The bulk of Auden's work is around scale solutions to climate change, primarily through movement building, policy, and power wielding from the business world. Auden served on the board of Protect Our Winters for a decade, as the organization grew from a hundred-thousand-dollar budget to four million and beyond. He has helped enact climate legislation—including rules on methane leakage, HFCs, and clean cars—as a Governor-appointed commissioner on Colorado's Air Quality Control Commission. He was elected to Basalt, Colorado's town council in 2016 and served through 2020.
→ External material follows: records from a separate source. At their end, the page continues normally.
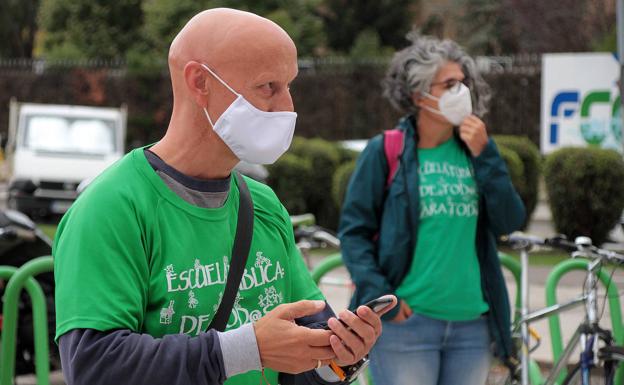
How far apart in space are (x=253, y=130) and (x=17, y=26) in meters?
40.4

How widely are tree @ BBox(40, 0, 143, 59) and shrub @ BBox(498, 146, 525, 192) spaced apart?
21801mm

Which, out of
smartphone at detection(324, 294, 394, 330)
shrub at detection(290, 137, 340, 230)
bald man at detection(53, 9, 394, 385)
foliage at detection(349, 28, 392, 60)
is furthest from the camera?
foliage at detection(349, 28, 392, 60)

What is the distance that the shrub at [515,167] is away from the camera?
13.0 metres

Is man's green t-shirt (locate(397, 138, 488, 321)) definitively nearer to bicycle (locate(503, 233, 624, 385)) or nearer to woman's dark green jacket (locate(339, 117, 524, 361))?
woman's dark green jacket (locate(339, 117, 524, 361))

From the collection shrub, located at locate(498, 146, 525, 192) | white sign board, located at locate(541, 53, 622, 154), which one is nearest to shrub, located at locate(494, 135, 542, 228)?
shrub, located at locate(498, 146, 525, 192)

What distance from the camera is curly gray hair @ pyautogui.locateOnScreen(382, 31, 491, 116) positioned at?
4.18m

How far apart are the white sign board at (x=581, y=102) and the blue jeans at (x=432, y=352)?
10.2m

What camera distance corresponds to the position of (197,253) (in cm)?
217

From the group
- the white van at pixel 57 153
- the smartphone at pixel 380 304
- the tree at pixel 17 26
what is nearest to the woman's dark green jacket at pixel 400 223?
the smartphone at pixel 380 304

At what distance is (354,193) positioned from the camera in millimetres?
4055

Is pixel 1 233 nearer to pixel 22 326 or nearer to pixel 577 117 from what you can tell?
pixel 22 326

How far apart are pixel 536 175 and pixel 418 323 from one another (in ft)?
33.2

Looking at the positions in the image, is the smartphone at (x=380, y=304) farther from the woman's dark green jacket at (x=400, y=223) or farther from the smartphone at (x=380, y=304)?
the woman's dark green jacket at (x=400, y=223)

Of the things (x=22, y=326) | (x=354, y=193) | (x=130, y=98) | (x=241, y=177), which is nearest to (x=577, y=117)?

Auden previously worked at Rocky Mountain Institute in corporate sustainability as the field was just evolving. He has also worked as an ambulance medic, Forest Service Goose nest island builder in Alaska, High School math and English teacher, ski instructor, trailer insulator, Outward Bound instructor, auction-company junk sorter, and Bobcat driver. An avid outdoorsman, he has climbed Denali, North America's highest peak, kayaked the grand canyon in winter, and ascended Mt. Rainier's Liberty Ridge. He lives in Basalt, Colorado with his family.